EXERCISE —
Repeat every record exactly, omitting the pictures.

━━ DATA IN THIS EXERCISE ━━

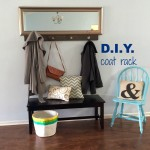 the one about a DIY coat rack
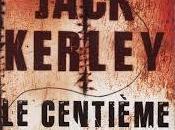 Centième Homme (Jack Kerley)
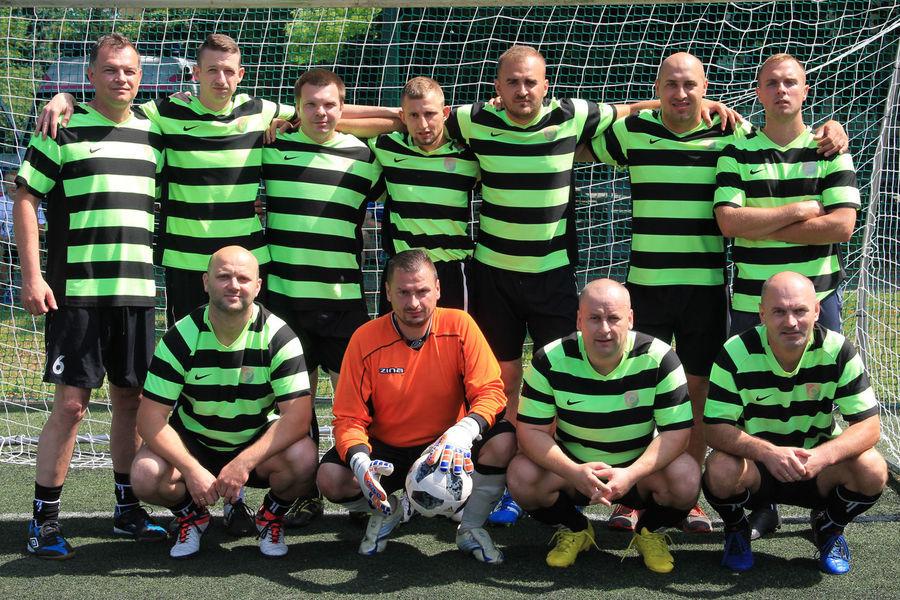 Jubileuszowy X Turniej Piłki Nożnej Samorządowców Powiatu Puławskiego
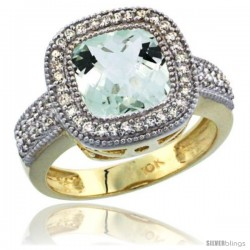 10K Yellow Gold Natural Green-Amethyst Ring Cushion-cut 9x9 Stone Diamond Accent
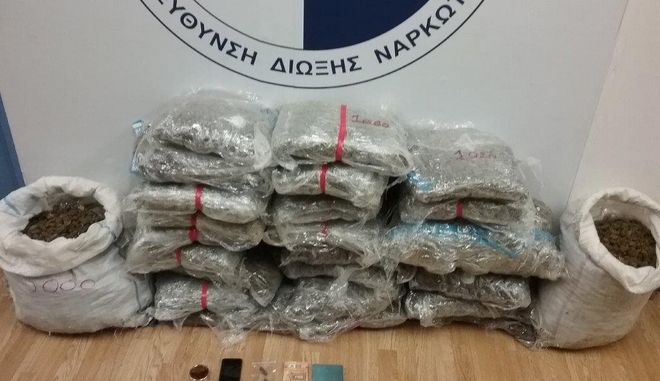 Μετέφεραν μεγάλες ποσότητες κάνναβης από την Αλβανία στην Ελλάδα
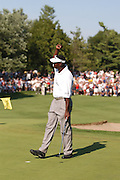 Jul 31, 2005; Grand Blanc, MI, USA; Vijay Singh pumps his fist for the crowd after tapping in to win the 2005 Buick Open at the Warwick Hills Golf and Country Club. Copyright © 2005 Kevin Johnston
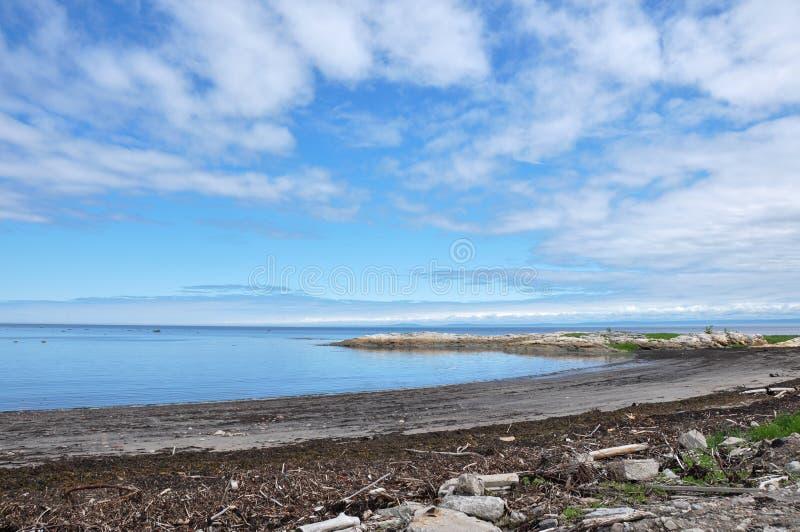 Regione di Charlevoix, Quebec, Canada immagini stock libere da diritti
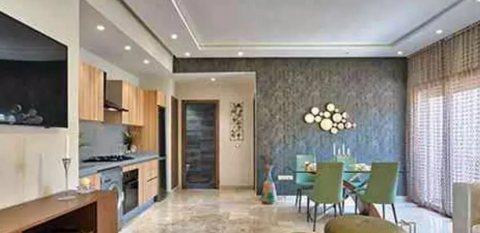 Joli Appartement à vendre de 116 m²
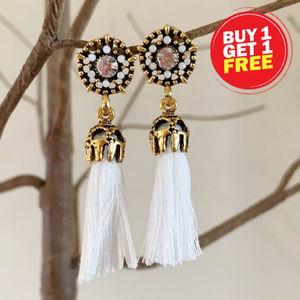 BOGO! Vintage White Tassel Earrings
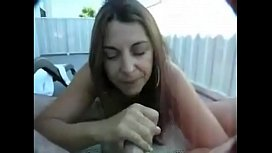 Milf these days do horrible things! COMPILATION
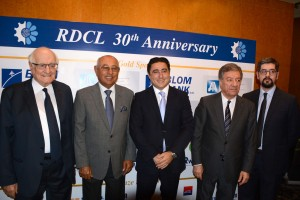 The 30th Anniversary of the Launching of the Gathering of Lebanese Entrepreneurs 3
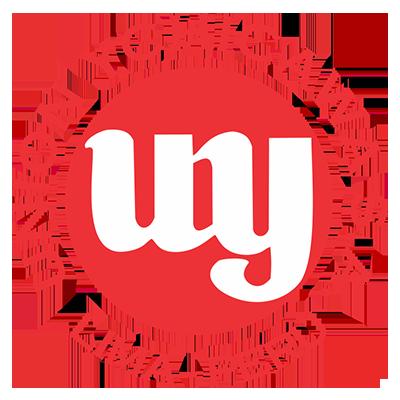 Union-Ychicawa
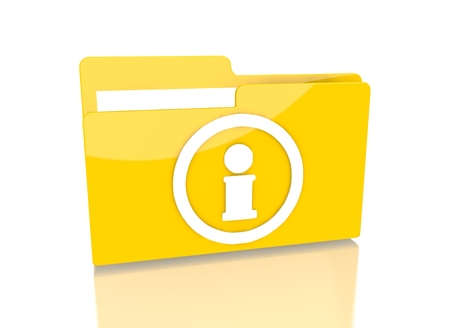 it is isolated: a 3d rendered icon showing a file folder with a information symbol on it isolated on white background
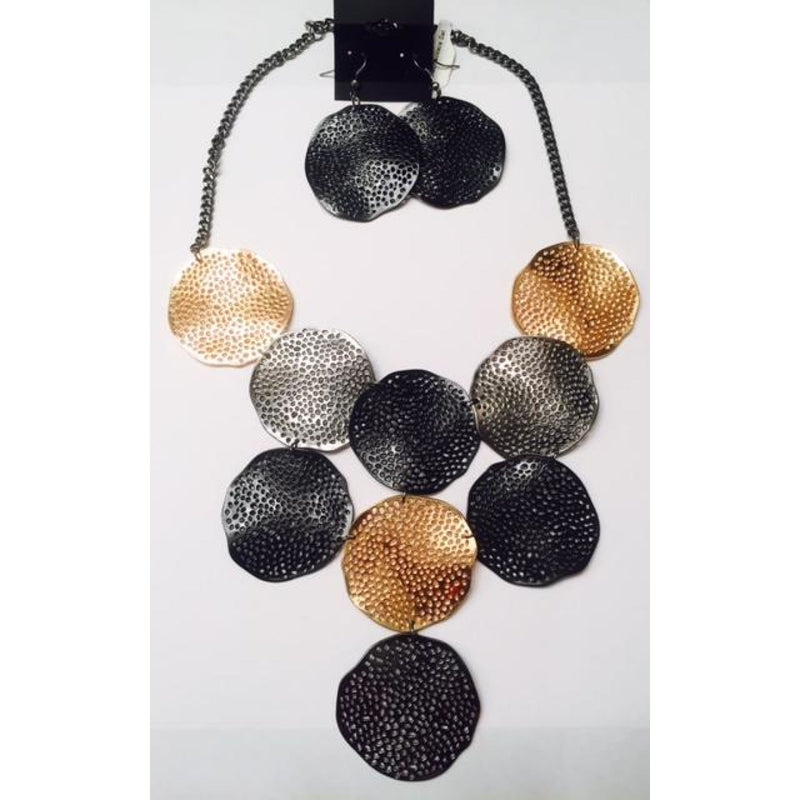 Multi Disc Necklace Set , jewelry, - Closet Envy Boutique, women's fashion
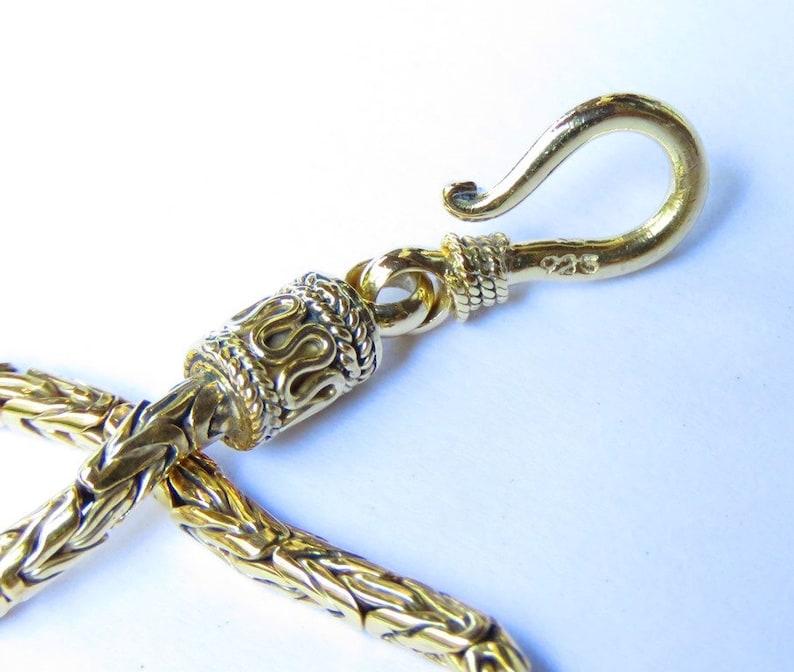 20cm 18kt Gold 0n 925 Silver Borobudur Bracelet SBB-542-DG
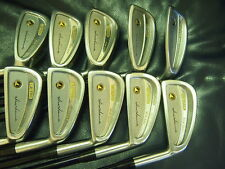 Honma Mens' LB708 New H&F golf iron SK500 Limited Edition, Great Good Offer!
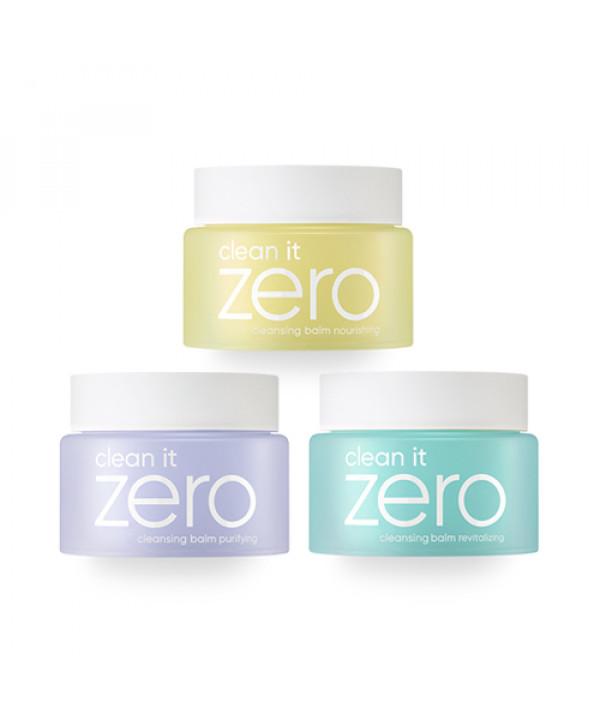 [BANILA CO.] Clean It Zero Cleansing Balm - 100ml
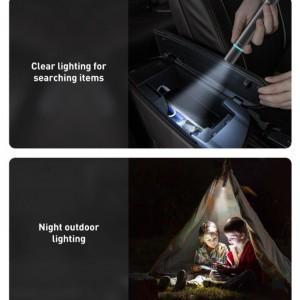 چکش اضطراری و چراغ قوه خودرو بیسوس Baseus Savior Window Breaking Flashlight CRSFH-B01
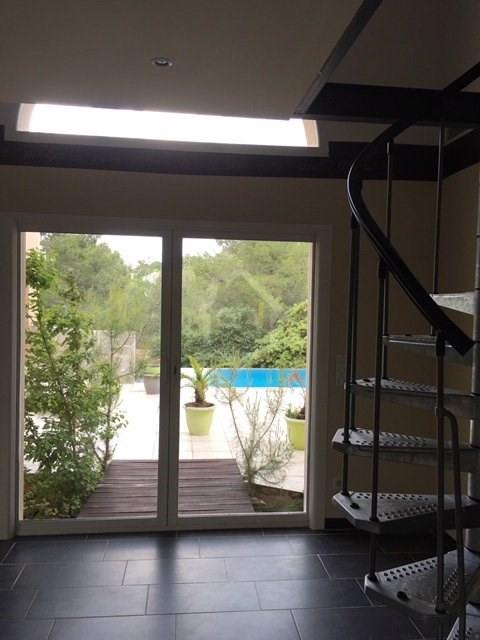Vente de prestige maison / villa Caveirac 575000€ - Photo 6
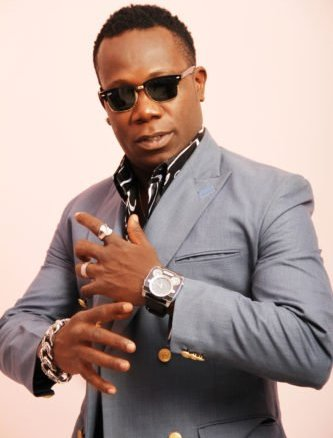 Duncan Mighty Shades Actress, Etinosa For Lying About A Car She Was Gifted In Dubai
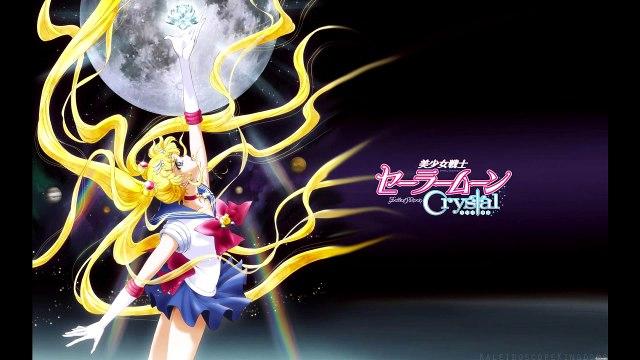 Sailor Moon   Banda Sonora/Soundtrack de Sailor Moon Crystal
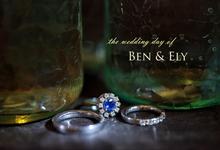 FEELING IN BLUE.... by Wangi Bali Wedding Company
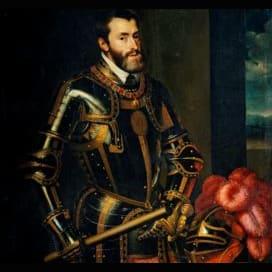 King Charles V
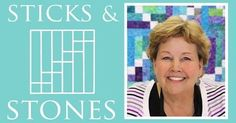 The Sticks and Stones Quilt: Easy Quilting Tutorial with Jenny Doan of Missouri Star Quilt Co (Missouri Star Quilt Company - YouTube) | Quilting Tutorials, The…
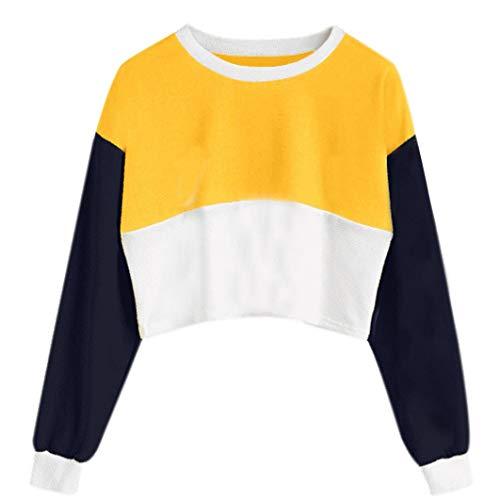 Ankola Short Sweatshirt Women's Color Matching Long Sleeve Crewneck Crop Top Sweatshirt (S, Yellow) by Ankola Women Hoodies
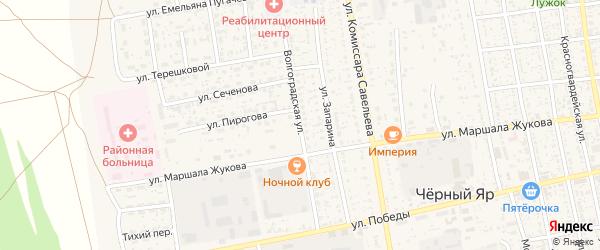 Волгоградская улица на карте села Черного Яра Астраханской области с номерами домов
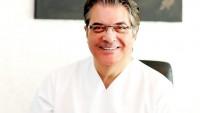 Prof.Dr.Timur Gürgan Facebook Grubumuzda  Tüp Bebek Sorularını cevaplıyor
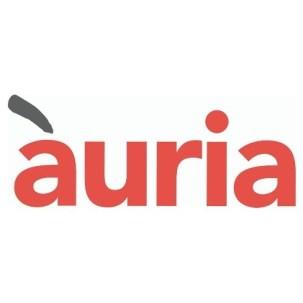 Auria-LOGO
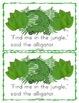 Jungle Worksheets Emergent Reader Task Cards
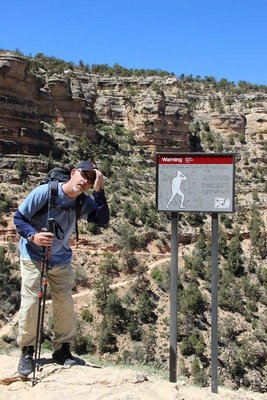 hikers warning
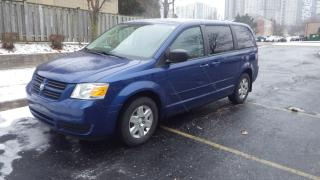 Used 2010 Dodge Grand Caravan SE for sale in Waterloo, ON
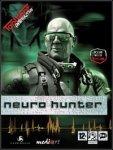 Neuro-Hunter-n11799.jpg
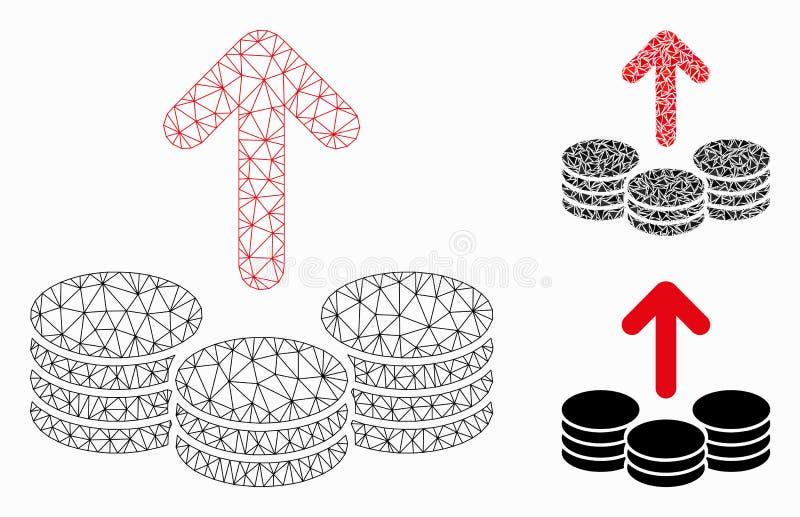 El desembolso acuña icono del mosaico del modelo y del triángulo de la malla del vector el 2.o ilustración del vector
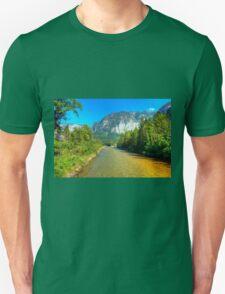 Koppentraun 2 T-Shirt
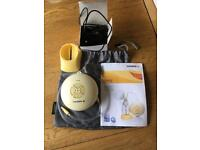 Medela Swing Breast Pump + Storage Bags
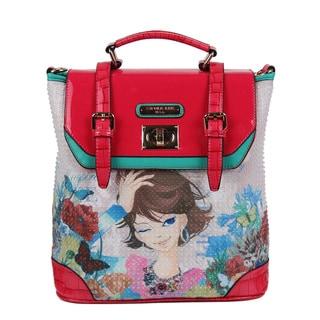 Nicole Lee Xochil Print Convertible Fashion Backpack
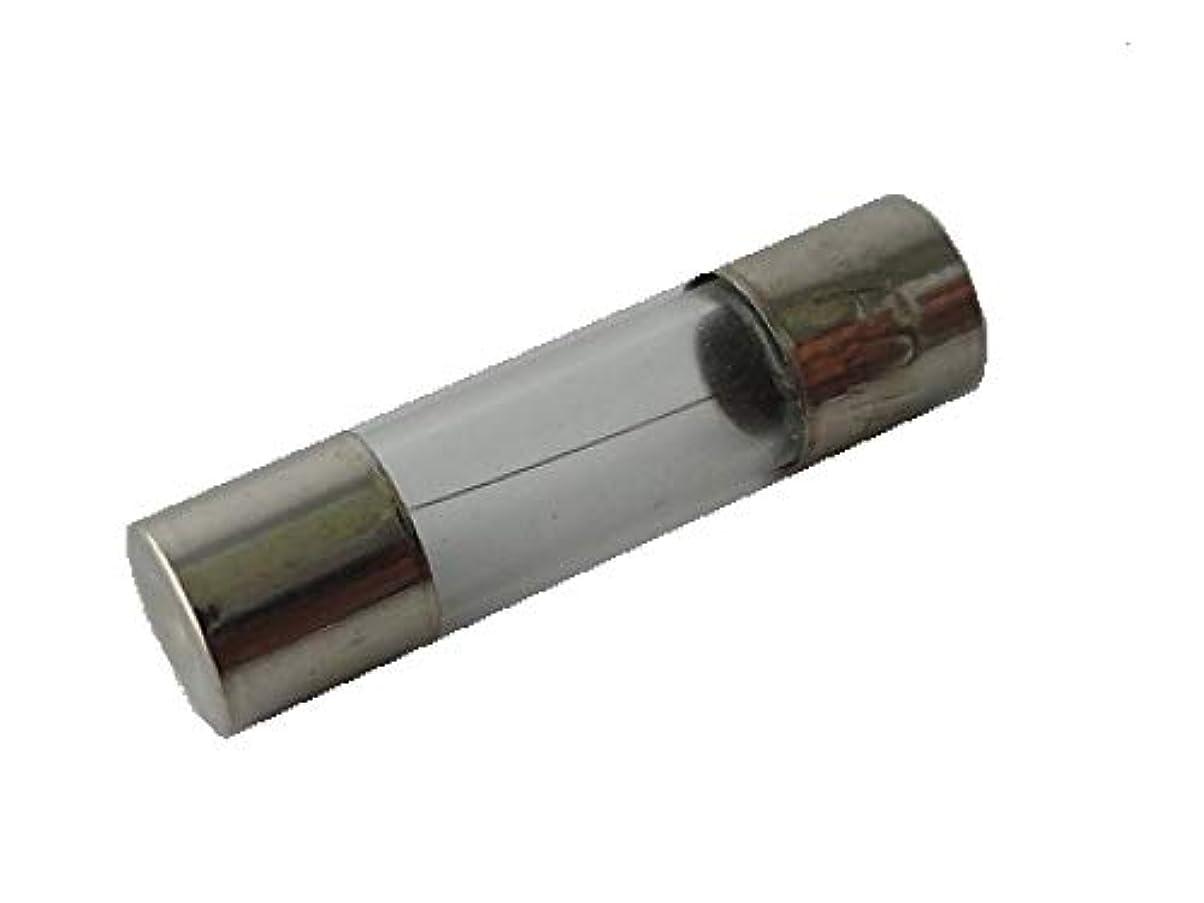 パース収束切断するガラス管ヒューズ通販?販売<φ5×20mm ミニガラス管ヒューズ3.5A>5個入<con-1514>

━━━

RESULT OF THE EXERCISE —
 the one about a DIY coat rack
 Centième Homme (Jack Kerley)
 Jubileuszowy X Turniej Piłki Nożnej Samorządowców Powiatu Puławskiego
 10K Yellow Gold Natural Green-Amethyst Ring Cushion-cut 9x9 Stone Diamond Accent
 Μετέφεραν μεγάλες ποσότητες κάνναβης από την Αλβανία στην Ελλάδα
 Jul 31, 2005; Grand Blanc, MI, USA; Vijay Singh pumps his fist for the crowd after tapping in to win the 2005 Buick Open at the Warwick Hills Golf and Country Club. Copyright © 2005 Kevin Johnston
 Regione di Charlevoix, Quebec, Canada immagini stock libere da diritti
 Joli Appartement à vendre de 116 m²
 BOGO! Vintage White Tassel Earrings
 Milf these days do horrible things! COMPILATION
 The 30th Anniversary of the Launching of the Gathering of Lebanese Entrepreneurs 3
 Union-Ychicawa
 it is isolated: a 3d rendered icon showing a file folder with a information symbol on it isolated on white background
 Multi Disc Necklace Set , jewelry, - Closet Envy Boutique, women's fashion
 20cm 18kt Gold 0n 925 Silver Borobudur Bracelet SBB-542-DG
 Honma Mens' LB708 New H&F golf iron SK500 Limited Edition, Great Good Offer!
 [BANILA CO.] Clean It Zero Cleansing Balm - 100ml
 چکش اضطراری و چراغ قوه خودرو بیسوس Baseus Savior Window Breaking Flashlight CRSFH-B01
Vente de prestige maison / villa Caveirac 575000€ - Photo 6
 Duncan Mighty Shades Actress, Etinosa For Lying About A Car She Was Gifted In Dubai
 Sailor Moon   Banda Sonora/Soundtrack de Sailor Moon Crystal
 FEELING IN BLUE.... by Wangi Bali Wedding Company
 King Charles V
 The Sticks and Stones Quilt: Easy Quilting Tutorial with Jenny Doan of Missouri Star Quilt Co (Missouri Star Quilt Company - YouTube) | Quilting Tutorials, The…
 Ankola Short Sweatshirt Women's Color Matching Long Sleeve Crewneck Crop Top Sweatshirt (S, Yellow) by Ankola Women Hoodies
 Волгоградская улица на карте села Черного Яра Астраханской области с номерами домов
 Prof.Dr.Timur Gürgan Facebook Grubumuzda  Tüp Bebek Sorularını cevaplıyor
 Auria-LOGO
 Jungle Worksheets Emergent Reader Task Cards
 hikers warning
 Used 2010 Dodge Grand Caravan SE for sale in Waterloo, ON
 Neuro-Hunter-n11799.jpg
 El desembolso acuña icono del mosaico del modelo y del triángulo de la malla del vector el 2.o ilustración del vector
 Koppentraun 2 T-Shirt
 Medela Swing Breast Pump + Storage Bags
 Nicole Lee Xochil Print Convertible Fashion Backpack
 パース収束切断するガラス管ヒューズ通販?販売<φ5×20mm ミニガラス管ヒューズ3.5A>5個入<con-1514>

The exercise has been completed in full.